Published: 30 March 2009
A new Use for Advertising
A Brazilian rancher destroying uncontacted Indians’ land in Paraguay recently arrived in that country to be greeted with a national newspaper advert denouncing his actions as ‘illegal’.
Sr. Marcelo Bastos Ferraz represents the Brazilian firm Yaguarete Porá, which created a storm of controversy last year after satellite photos revealed it was illegally clearing vast areas of forest in western Paraguay.
The area is home to the last uncontacted Indians outside of the Amazon basin, who are members of the Ayoreo-Totobiegosode tribe.
Sr. Ferraz arrived in Paraguay as part of his company’s efforts to gain official permission for further forest clearance. But Survival International published an advert in Paraguay’s leading newspaper Ultima Hora denouncing the firm’s activities, and urging Paraguayans to protest to their Senator.
Yaguarete Porá and another firm, River Plate, both own large parcels of land in western Paraguay that are inside the ancestral territory of the Totobiegosode Indians.
Although the Indians have been trying to claim title to their land since 1993, as is their right under Paraguayan law, only a small part has so far been protected.
Yaguarete Porá is pushing ahead with plans to deforest two thirds of its land for cattle ranching.
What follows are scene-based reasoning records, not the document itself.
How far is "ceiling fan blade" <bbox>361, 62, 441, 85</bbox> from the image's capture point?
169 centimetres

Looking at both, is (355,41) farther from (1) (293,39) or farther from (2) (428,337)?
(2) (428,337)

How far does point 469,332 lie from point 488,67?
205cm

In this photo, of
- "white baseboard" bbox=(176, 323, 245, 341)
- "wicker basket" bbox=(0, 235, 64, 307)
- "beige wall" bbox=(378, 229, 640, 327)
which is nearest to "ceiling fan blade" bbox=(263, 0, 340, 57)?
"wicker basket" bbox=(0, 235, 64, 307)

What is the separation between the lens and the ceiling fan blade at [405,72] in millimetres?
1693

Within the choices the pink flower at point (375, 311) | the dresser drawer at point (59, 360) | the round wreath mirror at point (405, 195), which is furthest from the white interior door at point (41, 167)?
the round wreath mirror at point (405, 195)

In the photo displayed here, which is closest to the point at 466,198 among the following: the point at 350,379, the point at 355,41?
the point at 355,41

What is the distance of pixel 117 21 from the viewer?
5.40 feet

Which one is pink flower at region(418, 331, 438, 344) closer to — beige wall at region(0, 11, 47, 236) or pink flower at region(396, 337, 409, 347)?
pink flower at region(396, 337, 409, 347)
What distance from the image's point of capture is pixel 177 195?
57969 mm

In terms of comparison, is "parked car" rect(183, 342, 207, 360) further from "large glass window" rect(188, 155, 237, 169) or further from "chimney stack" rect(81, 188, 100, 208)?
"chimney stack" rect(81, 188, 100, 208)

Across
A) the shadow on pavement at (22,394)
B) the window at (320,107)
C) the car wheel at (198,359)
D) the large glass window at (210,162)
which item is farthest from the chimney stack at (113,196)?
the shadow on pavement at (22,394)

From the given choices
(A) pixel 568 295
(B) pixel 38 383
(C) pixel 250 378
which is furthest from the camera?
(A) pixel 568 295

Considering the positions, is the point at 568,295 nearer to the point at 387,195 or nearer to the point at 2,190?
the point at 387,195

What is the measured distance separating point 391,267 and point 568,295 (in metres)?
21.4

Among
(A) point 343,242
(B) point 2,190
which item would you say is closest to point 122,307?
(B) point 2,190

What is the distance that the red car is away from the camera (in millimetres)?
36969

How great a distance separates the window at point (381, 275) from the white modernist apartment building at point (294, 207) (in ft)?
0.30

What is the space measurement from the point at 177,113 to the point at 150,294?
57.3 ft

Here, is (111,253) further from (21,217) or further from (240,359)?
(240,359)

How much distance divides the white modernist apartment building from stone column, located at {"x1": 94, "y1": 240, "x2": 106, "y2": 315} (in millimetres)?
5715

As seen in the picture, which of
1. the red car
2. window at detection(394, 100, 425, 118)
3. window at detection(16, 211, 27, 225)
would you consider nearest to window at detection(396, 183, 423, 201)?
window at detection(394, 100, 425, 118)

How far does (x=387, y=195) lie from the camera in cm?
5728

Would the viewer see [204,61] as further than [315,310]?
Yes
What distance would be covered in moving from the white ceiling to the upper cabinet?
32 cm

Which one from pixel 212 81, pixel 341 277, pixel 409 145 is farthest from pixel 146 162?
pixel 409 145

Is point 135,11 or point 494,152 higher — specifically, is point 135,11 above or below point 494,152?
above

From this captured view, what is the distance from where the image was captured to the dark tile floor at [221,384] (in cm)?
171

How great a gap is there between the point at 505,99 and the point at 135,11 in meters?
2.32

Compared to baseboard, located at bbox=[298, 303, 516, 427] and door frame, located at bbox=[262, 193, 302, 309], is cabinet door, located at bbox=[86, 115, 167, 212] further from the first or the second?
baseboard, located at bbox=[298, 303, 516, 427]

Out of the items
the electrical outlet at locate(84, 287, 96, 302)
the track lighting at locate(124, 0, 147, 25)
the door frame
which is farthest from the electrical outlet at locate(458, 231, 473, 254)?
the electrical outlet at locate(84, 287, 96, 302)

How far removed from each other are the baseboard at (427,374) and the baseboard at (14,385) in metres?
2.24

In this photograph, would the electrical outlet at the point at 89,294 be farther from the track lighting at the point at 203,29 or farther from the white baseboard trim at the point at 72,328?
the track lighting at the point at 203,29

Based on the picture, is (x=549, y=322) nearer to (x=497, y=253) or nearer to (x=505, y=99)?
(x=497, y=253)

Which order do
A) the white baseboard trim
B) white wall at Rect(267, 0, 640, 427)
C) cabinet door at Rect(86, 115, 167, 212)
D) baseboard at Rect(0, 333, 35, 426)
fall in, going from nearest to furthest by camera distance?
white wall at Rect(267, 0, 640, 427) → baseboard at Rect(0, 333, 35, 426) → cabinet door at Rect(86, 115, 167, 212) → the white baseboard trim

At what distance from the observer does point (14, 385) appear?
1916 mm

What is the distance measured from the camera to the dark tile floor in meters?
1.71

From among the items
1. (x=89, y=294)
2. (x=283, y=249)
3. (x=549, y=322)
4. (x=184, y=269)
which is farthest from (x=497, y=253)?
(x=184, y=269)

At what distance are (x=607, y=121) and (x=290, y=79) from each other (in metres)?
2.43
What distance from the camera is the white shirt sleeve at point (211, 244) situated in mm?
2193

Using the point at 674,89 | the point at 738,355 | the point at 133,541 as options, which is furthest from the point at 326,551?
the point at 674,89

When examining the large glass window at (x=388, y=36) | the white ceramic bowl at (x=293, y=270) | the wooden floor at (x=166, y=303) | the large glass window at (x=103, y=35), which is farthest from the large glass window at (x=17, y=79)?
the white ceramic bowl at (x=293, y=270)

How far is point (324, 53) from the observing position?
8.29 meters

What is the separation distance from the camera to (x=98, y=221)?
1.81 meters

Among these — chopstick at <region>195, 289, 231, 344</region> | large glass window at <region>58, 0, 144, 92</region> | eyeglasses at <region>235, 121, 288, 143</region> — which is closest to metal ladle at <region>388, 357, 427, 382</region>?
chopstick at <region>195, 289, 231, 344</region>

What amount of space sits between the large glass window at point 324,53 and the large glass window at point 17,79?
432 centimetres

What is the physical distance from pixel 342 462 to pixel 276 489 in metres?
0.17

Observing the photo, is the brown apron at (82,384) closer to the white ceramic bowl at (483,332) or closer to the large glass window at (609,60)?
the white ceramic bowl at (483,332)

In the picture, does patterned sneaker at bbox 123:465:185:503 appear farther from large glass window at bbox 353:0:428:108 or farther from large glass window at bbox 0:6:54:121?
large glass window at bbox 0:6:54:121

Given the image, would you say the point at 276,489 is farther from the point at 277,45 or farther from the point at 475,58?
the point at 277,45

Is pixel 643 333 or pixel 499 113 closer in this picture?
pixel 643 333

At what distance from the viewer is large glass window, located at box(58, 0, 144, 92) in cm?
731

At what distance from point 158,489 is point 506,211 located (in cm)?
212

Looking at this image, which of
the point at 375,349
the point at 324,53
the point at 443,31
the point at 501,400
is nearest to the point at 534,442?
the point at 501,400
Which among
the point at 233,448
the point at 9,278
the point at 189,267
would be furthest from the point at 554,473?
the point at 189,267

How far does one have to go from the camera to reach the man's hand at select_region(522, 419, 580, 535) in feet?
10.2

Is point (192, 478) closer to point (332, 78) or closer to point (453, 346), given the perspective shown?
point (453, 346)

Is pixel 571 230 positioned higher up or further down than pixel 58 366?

It plans to declare the remaining third a ‘private ecological reserve’.
Survival’s Director Stephen Corry said:
“Yaguarete’s proposal to keep a third of its land as a private ‘reserve’ is clearly intended to disguise the fact that it plans to destroy two thirds of the area – some 500 sq km.
These plans actually represent one of the gravest threats to uncontacted Indians anywhere in the world”.